Our whole group had a strong interest in Natural Language Processing, and there has been a lot of excitement about cryptocurrencies recently. We are also very aware of the impact social media can have, and we wanted to show that there is a relationship between tweets about cryptocurrencies and the cryptocurrencies’ prices.

What It Does:

People are often doubtful of analyzing public sentiment for predicting stock prices because people tend to be more reactive than causative to the market changes. However, we believe that with cryptocurrency, it's the opposite. For example, when people's public sentiment is highly positive and many are tweeting good things about Bitcoin we think that the future value of Bitcoin from that moment would increase.
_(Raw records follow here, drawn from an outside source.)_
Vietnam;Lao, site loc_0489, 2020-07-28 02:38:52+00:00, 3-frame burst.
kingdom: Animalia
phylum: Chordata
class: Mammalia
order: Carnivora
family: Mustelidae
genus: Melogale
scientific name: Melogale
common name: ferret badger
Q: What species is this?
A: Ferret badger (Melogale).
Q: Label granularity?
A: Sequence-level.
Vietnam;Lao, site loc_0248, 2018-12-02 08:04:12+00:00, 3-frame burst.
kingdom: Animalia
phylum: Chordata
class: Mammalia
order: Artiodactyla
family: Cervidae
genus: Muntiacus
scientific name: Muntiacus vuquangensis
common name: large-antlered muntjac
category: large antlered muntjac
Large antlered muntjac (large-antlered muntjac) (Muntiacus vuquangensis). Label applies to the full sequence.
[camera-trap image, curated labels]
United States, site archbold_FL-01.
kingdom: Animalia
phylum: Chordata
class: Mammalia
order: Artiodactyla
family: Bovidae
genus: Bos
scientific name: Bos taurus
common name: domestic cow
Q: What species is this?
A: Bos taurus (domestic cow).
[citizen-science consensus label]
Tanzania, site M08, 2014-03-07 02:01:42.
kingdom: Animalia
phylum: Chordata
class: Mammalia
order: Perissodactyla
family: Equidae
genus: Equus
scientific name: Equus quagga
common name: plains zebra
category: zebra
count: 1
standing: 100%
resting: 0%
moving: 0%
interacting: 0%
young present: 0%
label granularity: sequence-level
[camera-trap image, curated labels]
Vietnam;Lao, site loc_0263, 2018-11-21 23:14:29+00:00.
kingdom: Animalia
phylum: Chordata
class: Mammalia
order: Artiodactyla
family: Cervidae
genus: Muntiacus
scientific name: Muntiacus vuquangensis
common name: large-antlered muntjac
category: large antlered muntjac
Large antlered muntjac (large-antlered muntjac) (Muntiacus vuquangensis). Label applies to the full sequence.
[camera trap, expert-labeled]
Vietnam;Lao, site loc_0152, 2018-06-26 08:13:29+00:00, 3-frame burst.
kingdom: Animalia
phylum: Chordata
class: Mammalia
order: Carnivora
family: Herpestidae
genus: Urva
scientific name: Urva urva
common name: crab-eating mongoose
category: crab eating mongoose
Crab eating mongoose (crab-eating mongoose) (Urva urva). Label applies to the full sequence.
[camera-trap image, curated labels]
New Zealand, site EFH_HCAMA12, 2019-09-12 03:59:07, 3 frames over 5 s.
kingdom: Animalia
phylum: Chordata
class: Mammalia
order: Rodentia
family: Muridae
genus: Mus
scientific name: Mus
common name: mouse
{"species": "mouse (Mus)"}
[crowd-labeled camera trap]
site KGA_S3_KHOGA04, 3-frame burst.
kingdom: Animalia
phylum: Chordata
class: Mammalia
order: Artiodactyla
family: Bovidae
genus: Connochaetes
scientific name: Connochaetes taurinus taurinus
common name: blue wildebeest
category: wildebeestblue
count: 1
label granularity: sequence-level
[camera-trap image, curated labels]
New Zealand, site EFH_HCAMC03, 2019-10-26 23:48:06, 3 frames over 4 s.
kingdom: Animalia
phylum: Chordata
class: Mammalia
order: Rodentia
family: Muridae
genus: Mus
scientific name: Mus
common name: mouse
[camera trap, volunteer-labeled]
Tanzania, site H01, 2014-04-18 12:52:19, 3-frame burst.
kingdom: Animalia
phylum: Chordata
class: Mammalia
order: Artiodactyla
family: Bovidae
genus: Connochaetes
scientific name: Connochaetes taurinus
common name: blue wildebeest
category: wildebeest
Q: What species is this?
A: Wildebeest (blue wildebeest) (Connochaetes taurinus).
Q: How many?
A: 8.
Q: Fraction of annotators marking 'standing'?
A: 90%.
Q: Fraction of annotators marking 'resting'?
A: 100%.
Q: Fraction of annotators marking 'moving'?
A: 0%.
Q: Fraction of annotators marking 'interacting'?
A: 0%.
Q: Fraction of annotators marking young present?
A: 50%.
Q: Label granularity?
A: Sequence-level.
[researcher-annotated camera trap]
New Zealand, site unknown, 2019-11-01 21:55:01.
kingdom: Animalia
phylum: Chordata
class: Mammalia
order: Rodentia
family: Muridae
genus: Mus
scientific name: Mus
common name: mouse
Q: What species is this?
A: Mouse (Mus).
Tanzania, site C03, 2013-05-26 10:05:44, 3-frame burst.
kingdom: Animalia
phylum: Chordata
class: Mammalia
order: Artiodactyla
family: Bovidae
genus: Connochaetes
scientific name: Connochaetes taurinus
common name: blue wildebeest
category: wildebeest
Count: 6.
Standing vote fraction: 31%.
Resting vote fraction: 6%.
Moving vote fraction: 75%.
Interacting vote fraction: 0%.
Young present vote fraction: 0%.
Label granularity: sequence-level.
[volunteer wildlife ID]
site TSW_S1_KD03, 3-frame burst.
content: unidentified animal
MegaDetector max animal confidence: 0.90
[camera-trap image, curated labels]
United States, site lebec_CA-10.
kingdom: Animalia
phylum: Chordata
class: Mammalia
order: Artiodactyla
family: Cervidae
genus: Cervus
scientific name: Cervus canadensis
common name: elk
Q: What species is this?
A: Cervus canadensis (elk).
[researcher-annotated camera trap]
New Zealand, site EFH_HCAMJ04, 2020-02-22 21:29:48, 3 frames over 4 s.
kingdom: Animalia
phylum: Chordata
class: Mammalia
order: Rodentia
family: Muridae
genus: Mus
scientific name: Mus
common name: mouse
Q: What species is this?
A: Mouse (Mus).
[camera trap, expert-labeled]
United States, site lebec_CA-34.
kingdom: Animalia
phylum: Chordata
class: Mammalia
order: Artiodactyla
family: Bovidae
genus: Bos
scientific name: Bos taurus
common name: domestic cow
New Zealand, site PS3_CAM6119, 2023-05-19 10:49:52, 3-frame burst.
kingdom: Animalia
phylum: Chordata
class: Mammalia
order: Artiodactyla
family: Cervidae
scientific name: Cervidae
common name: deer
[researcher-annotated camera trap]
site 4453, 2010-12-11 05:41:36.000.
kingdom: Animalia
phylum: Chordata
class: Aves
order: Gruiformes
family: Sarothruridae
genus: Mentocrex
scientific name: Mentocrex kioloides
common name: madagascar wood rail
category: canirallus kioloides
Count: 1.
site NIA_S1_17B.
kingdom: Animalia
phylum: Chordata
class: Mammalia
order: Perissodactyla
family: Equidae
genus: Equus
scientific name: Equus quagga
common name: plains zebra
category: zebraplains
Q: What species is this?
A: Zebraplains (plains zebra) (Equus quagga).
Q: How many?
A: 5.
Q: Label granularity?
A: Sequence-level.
We do the exact same for Ethereum.

On our website, we display two graphs: cryptocurrency exchange rate data (price) with the public sentiment regarding that cryptocurrency over time. Our program uses a weighted algorithm to determine the overall sentiment of the day, and we include factors such as the number of retweets, favorites, etc. The base of the total score is the sentiment score of the tweet. Looking at the data, we can see that a high sentiment drives an increase in bitcoin prices the next day, while a low sentiment causes a decrease the next day.

How We Built It:

We used the CoinAPI to collect exchange rate data by the hour for Bitcoin and the Twitter Search API to filter out tweets that contained Bitcoin. We then used a Python library to perform sentiment analysis on these tweets. Then, we implemented our own algorithm in order to use that sentiment score and other metadata about the tweet get a weighted, overall daily sentiment score. Finally, we built data visualizations using Python’s Bokeh library and built the rest of the front end using HTML/CSS/Bootstrap.

Challenges We Ran Into:

The biggest challenge we ran into was the limits on our API calls. For example, Twitter only gives us access to 7 days of tweets, when it’d be great to see more. Another challenge we faced was embedding a dynamic graph (created in python) in our HTML code, and we had difficulties decided which visualizations would best represent our data.

Accomplishments That We’re Proud of:

Aside from solving the challenges we ran into, we’re proud of how well we worked together as a team, and we felt that we were very efficient with our time-management.

What We Learned:

We learned many things after working on this project including collecting market data using cryptocurrency API’s, creating data visualizations using python libraries, and performing sentiment analysis using Textblob, another python library.

What’s Next for CryptoSentiment:

We would like to get premium access to the API’s we utilized in order to have more data to show. It would also allow us to update our information more frequently, which is very important. Another aspect we’d like to improve on is the algorithm for determining the overall score of a tweet. We are currently taking the original sentiment score from -1 to 1, but it is important to account for retweets, favorites, perhaps how many followers the user has to give it a weighted score from -100 to 100. Accounting for these in an accurate way is very difficult, and we need to do more research on how to analyze Twitter data. We’d also like to expand beyond Bitcoin, which simply involves more API calls. Finally, we would like to utilize machine learning to make predictions about the exchange rates based on our sentiment analysis.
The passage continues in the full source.